In 2008, Jeremy crossed the Sahara with the Touareg tribes that live there, photographing their harsh way of life and the bitter skirmishes they fight that is currently splintering the Sahara. He covered two thousand kilometres on foot and by camel, arriving in Timbuktu after crossing the Tanezrouft, the most arid part of the Sahara that the Touareg call the “Land of Terror”, becoming the first in living memory to do so. He also became the youngest non-African to traverse the Sahara, unsupported and without motorised transport.
Jeremy pursued a career in travel after navigating the Potaro River to the Kaieteur Falls with the Amerindians of the Amazon. Since then, he has worked in the Middle East, most notably Iran and Kurdistan, and throughout Asia and Africa. In Cuba he interviewed the Castro family about Cuba’s political future. He has most recently returned from photographing the break-away republic Transnistria, a frozen conflict zone between Moldova and the Ukraine. He returned having taken pictures that have never before been seen outside the Republic.

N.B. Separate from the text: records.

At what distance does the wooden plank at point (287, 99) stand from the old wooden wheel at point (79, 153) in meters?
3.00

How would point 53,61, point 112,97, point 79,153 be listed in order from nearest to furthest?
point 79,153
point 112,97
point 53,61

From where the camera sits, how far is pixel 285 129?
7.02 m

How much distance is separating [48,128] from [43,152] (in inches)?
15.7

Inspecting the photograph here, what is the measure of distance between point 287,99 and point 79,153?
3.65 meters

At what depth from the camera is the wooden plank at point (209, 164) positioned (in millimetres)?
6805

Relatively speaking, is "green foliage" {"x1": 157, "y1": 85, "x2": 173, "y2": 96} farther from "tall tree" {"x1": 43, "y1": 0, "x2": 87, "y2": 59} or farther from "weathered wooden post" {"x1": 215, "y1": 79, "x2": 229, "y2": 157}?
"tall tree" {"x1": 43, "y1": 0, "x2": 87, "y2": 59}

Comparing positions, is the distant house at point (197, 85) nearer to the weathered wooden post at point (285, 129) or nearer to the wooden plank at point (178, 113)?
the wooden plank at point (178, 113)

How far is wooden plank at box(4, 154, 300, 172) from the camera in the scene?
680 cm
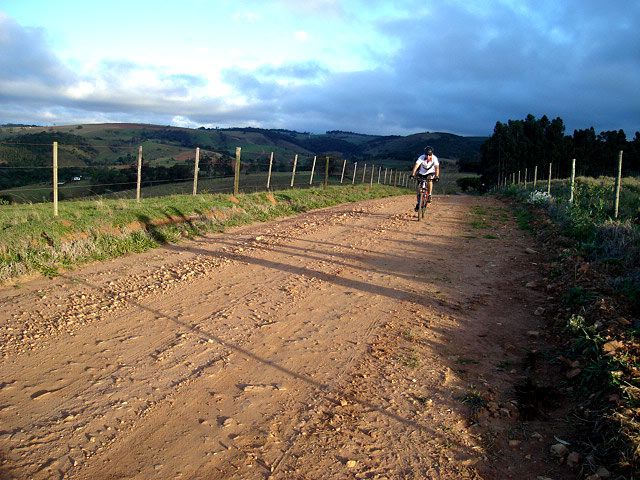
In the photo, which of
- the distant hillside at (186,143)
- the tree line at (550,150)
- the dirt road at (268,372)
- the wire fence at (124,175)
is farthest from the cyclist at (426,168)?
the tree line at (550,150)

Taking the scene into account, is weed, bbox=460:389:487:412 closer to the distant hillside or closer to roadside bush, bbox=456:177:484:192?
the distant hillside

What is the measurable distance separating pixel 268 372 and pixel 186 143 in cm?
8231

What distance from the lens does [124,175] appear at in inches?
1141

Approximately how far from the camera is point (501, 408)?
Answer: 12.8 ft

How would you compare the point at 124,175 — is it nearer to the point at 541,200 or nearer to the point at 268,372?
the point at 541,200

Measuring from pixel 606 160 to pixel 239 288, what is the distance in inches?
2588

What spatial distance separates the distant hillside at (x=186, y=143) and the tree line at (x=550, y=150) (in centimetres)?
3170

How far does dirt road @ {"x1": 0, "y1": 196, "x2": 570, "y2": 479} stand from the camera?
10.7 feet

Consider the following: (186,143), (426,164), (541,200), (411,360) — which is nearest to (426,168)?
(426,164)

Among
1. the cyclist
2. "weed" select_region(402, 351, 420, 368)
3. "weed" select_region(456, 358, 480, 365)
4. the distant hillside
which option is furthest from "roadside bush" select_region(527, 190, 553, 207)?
the distant hillside

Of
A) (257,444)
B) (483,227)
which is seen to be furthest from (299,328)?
(483,227)

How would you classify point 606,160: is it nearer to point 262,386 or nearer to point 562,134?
point 562,134

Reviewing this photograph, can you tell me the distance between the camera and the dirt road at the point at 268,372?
3256mm

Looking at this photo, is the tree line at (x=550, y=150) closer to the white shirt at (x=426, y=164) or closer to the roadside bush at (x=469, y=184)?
the roadside bush at (x=469, y=184)
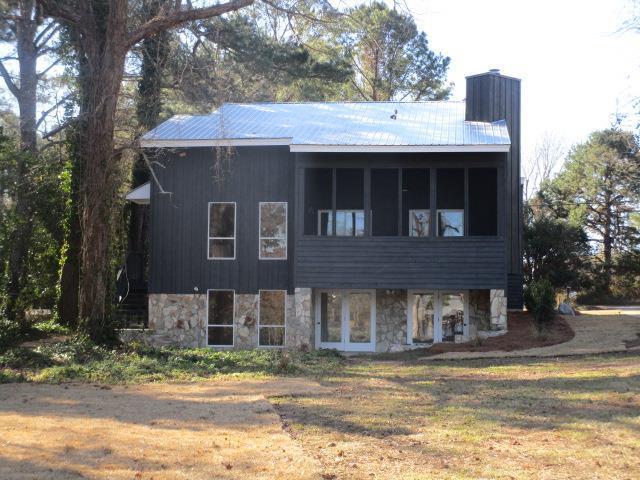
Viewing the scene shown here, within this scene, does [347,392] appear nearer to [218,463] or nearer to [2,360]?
[218,463]

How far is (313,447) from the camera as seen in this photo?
765cm

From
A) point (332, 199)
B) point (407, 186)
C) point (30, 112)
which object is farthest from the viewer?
point (30, 112)

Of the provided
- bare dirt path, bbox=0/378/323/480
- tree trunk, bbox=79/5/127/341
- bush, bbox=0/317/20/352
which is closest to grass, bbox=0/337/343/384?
tree trunk, bbox=79/5/127/341

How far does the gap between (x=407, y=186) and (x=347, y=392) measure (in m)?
12.5

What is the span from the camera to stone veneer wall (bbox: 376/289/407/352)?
826 inches

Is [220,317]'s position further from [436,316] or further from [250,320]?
[436,316]

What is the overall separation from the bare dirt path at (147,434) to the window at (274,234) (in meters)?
9.07

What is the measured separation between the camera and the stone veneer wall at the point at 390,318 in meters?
21.0

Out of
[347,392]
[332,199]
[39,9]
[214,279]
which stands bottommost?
[347,392]

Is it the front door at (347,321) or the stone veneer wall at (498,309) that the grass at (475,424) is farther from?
the front door at (347,321)

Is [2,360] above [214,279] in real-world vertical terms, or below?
below

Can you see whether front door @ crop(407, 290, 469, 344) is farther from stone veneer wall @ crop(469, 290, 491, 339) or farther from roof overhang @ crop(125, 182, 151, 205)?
roof overhang @ crop(125, 182, 151, 205)

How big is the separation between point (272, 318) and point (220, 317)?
4.81ft

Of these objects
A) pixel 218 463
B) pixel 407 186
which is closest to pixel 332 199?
pixel 407 186
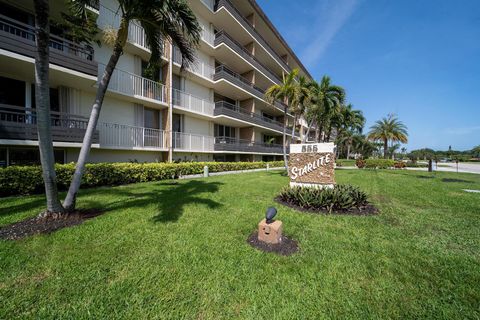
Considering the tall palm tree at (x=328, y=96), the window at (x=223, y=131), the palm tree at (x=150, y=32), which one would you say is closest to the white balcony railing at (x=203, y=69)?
the window at (x=223, y=131)

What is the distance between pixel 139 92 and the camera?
1248 centimetres

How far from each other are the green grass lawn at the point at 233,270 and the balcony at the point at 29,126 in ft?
10.9

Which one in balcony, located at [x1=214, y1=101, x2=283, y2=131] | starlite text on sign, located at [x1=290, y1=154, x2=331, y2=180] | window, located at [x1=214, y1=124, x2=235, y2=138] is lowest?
starlite text on sign, located at [x1=290, y1=154, x2=331, y2=180]

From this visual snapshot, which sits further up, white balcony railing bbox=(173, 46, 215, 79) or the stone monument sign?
white balcony railing bbox=(173, 46, 215, 79)

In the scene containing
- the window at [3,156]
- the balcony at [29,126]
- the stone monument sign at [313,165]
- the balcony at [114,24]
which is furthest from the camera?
the balcony at [114,24]

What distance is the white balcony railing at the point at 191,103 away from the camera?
14.9m

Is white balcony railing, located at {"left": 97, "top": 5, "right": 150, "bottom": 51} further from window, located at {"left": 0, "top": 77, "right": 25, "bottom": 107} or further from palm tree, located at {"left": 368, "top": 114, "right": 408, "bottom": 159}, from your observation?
palm tree, located at {"left": 368, "top": 114, "right": 408, "bottom": 159}

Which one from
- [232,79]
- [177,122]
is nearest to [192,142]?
[177,122]

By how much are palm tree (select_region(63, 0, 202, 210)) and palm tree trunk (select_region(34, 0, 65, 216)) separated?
511 mm

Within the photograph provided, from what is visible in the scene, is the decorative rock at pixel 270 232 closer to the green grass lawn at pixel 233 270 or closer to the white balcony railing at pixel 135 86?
the green grass lawn at pixel 233 270

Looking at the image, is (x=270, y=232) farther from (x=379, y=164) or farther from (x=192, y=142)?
(x=379, y=164)

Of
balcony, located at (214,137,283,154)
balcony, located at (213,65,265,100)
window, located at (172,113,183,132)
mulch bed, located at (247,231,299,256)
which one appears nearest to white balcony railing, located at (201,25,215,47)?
balcony, located at (213,65,265,100)

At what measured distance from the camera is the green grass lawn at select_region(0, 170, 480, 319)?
93.6 inches

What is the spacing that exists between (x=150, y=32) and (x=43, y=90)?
11.7 ft
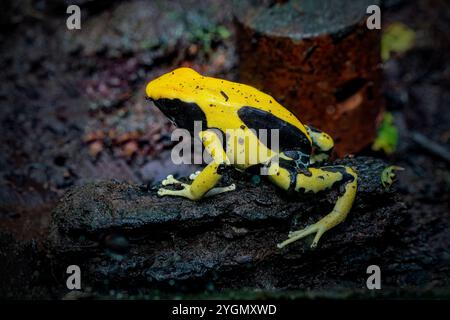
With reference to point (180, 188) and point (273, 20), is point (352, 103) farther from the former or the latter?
point (180, 188)

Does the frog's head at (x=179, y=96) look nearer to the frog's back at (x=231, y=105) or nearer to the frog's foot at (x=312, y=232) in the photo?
the frog's back at (x=231, y=105)

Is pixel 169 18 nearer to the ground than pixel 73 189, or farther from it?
farther from it

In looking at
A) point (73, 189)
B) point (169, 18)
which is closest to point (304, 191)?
point (73, 189)

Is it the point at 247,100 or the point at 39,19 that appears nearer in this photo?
the point at 247,100

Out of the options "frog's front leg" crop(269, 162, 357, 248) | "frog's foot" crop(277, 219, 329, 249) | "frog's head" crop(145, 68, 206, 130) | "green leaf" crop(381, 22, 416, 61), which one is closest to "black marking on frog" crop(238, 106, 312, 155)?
"frog's front leg" crop(269, 162, 357, 248)

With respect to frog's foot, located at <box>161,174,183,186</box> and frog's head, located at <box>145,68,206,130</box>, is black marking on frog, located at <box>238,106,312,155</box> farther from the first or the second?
frog's foot, located at <box>161,174,183,186</box>

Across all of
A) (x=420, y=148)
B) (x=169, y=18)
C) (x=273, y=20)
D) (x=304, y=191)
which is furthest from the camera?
(x=169, y=18)

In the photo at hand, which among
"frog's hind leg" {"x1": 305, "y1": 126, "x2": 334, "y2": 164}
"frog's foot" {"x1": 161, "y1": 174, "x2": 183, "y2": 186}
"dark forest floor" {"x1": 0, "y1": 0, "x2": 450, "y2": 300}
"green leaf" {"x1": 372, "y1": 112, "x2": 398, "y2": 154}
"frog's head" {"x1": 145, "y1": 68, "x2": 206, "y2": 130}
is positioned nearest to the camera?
"frog's head" {"x1": 145, "y1": 68, "x2": 206, "y2": 130}
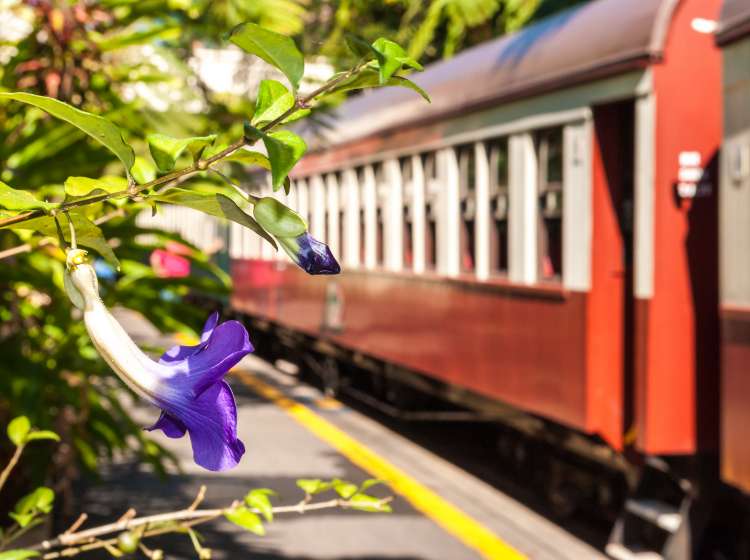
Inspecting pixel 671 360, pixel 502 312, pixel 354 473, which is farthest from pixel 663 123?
pixel 354 473

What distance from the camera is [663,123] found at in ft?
18.8

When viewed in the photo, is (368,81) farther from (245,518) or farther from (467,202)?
(467,202)

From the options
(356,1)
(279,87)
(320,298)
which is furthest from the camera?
(320,298)

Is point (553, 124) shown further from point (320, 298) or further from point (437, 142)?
point (320, 298)

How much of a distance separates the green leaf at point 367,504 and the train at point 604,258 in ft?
6.42

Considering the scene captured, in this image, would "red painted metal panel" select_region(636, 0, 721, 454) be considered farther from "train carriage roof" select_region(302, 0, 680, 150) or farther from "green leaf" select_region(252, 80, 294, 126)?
"green leaf" select_region(252, 80, 294, 126)

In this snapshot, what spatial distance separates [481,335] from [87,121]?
22.1 ft

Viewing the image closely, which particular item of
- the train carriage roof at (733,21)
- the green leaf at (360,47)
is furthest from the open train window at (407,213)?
the green leaf at (360,47)

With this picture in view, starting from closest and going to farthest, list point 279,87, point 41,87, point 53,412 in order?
point 279,87 < point 41,87 < point 53,412

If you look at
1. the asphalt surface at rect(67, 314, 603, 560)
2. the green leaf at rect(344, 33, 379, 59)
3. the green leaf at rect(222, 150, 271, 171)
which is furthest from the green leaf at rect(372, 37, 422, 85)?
the asphalt surface at rect(67, 314, 603, 560)

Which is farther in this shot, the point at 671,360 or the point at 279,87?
the point at 671,360

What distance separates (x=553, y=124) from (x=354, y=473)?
9.70 feet

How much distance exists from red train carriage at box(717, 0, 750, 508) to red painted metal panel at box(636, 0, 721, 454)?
0.45 metres

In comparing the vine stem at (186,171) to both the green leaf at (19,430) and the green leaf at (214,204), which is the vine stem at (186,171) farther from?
the green leaf at (19,430)
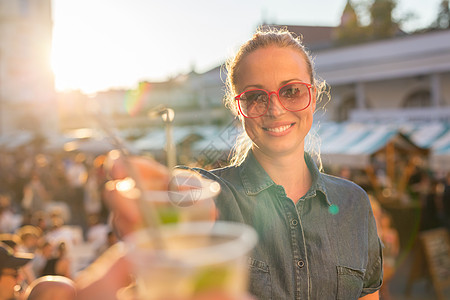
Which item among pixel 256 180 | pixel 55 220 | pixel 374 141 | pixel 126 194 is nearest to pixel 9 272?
pixel 256 180

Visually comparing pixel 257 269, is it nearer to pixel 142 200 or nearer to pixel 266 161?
pixel 266 161

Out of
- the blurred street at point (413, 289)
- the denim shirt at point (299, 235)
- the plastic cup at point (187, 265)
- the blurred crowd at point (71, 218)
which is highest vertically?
the plastic cup at point (187, 265)

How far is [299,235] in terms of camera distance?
1.56 metres

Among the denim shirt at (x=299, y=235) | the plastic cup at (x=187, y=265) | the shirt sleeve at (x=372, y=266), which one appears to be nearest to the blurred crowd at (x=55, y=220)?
the plastic cup at (x=187, y=265)

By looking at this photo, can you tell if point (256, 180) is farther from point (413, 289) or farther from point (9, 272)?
point (413, 289)

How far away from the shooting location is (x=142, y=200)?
0.63 meters

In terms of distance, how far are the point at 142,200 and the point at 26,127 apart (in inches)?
1429

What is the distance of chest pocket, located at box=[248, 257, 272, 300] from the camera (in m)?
1.43

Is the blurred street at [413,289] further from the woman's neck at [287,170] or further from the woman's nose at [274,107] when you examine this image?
the woman's nose at [274,107]

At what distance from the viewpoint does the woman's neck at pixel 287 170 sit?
5.41ft

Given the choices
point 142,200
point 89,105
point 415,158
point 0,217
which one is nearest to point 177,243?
point 142,200

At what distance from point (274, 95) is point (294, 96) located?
0.28 ft

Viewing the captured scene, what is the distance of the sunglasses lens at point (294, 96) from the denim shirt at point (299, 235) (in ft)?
0.82

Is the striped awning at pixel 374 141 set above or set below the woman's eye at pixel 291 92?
below
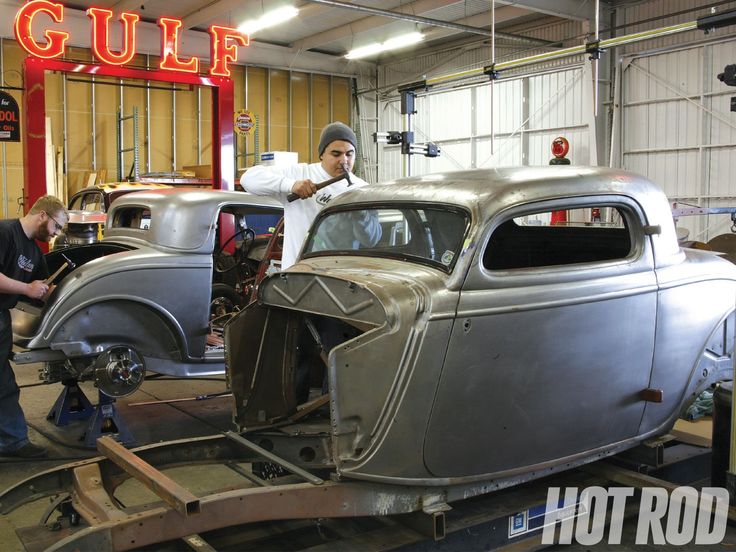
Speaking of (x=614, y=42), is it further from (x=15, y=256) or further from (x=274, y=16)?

Jeremy was born in 1982 in Japan, and read History at Utrecht University, The Netherlands and Lund University, Sweden. His articles and photographs have been published in a number of national and international magazines in both Europe and America. In 2009 Jeremy was nominated for a Rolex Award for Exploration and Discovery while the start of 2010 saw his photographs forming a solo exhibition at the Coningsby Gallery in London.